TEXT SHOWN:
In the attention mechanism, learning occurs in accordance with the previously described method to generate a sentence. The first word is created, the second word most related to the first word is created, and the third word that can be naturally connected to the preceding two words is then created. There are sentences, however, that do not follow this principle. For example, in the sentence, “The girl loved by many boys is my sister,” the verb “is” refers to “girl,” which is far away, not “boys,” which is right next to it. The attention mechanism randomly resets the initial parameter values1) to predict the next word. Therefore, with neural network training, it takes a long time for the most relevant words to be assigned high attention scores, while a massive data input and subsequent large amount of energy are needed for accurate analysis. However, linguists instantly ascertain this special case through sentence analysis because the attention mechanism is closely akin to syntax analysis in linguistics, which breaks down the constituents of a sentence and analyzes their relationships. Consequently, consulting linguists, instead of resetting parameter values, could yield initial values that approximate correct ones, thus significantly reducing the time required for neural network learning and the astronomical costs of developing AI.
Parameter: A variable that allows the values passed as factors to be used within a function when calling a function. It affects the operation of software or systems and can be understood as data input from the outside.
The results of normal vectorization of 10 homonyms (left) and the results of vectorization that factored in grammatical structures derived from syntax analysis (right). It can be seen that homonyms are better distinguished on the right side than on the left side.

WRITTEN REQUEST: Extend the passage on attention mechanisms and linguistic syntax analysis by writing the text that follows its last line.

MATERIAL:
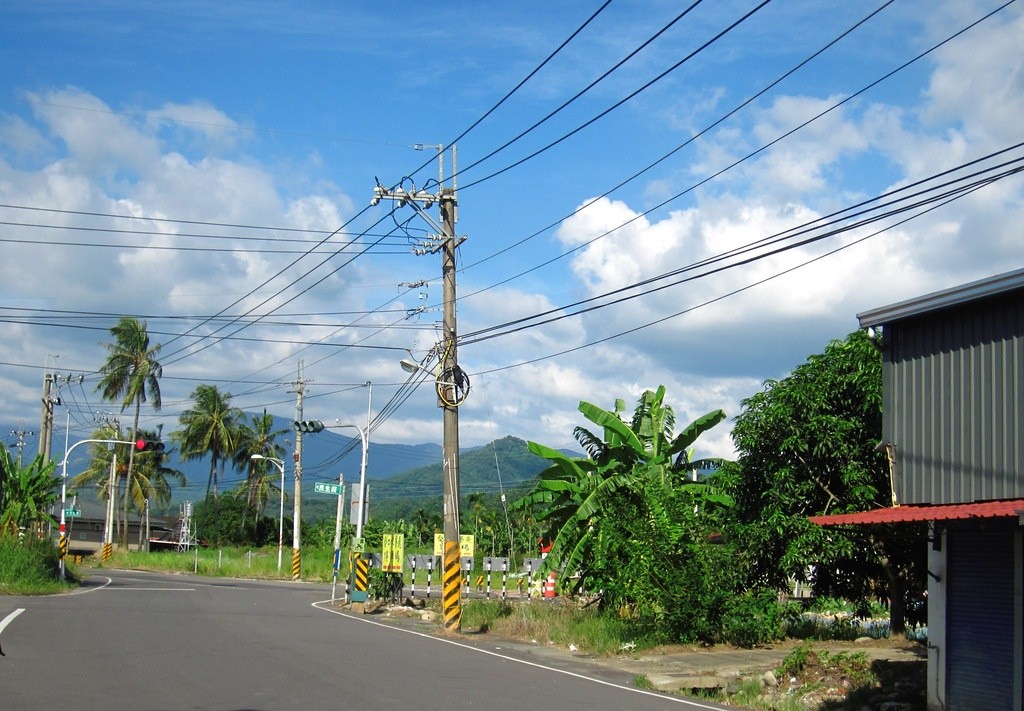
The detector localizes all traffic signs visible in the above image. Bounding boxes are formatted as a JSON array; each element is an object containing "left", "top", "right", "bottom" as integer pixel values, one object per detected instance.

THE RESPONSE:
Q3
Why do we need an AI language model tailored to the Korean language?
American companies take the lead in AI-related businesses, so other countries are forced to use the AI models developed by these companies and make modifications depending on their specific situations. The same holds true for language models. Yet, there are about 7,000 languages in the world, and each language has its unique systems and characteristics. In this respect, the chance is low that an English-based algorithm will seamlessly apply to other languages. Some may settle for a model with 90% accuracy, while others absolutely need a model with super high accuracy. Thus, it is time for Korean language scholars and engineers to collaborate on developing a language model with almost perfect performance to reflect the special features of the Korean language.
Q4
You started delving into software 20 years ago and currently engage in AI-related studies and research. Do you have any special memories?
In 1999, at the forefront of the digital age, I participated in the Korean informatization project designed to construct a Korean corpus and electronic dictionary. Despite the pivotal role of linguists in developing programs, both linguists and programmers suffered from a lack of communication due to their seemingly different disciplines. To overcome this dilemma, I taught myself C and C++ programming languages, which not only was intriguing but also enabled me to effectively interact with developers. It was 2018 when I seriously approached the field of artificial intelligence. At the time, I set my sights on creating one useful program rather than exploring all fields of computer science. In those days, works of medieval literature such as 『Seokbosangjeol』 and 『Wolinseokbo』 became digitized, but the search function did not work properly, causing great inconvenience. I created a program through which typing a keyword generates a list of all of the same keywords appearing in literary works and distributed it to my juniors and seniors as well as other faculty members around me. Although I spent many sleepless nights fixing errors and updating the program, I felt rewarded when they thanked me for helping them significantly reduce the time they spent on research papers.
Q5
What does it take to break down barriers between disciplines and promote inter-disciplinary convergence?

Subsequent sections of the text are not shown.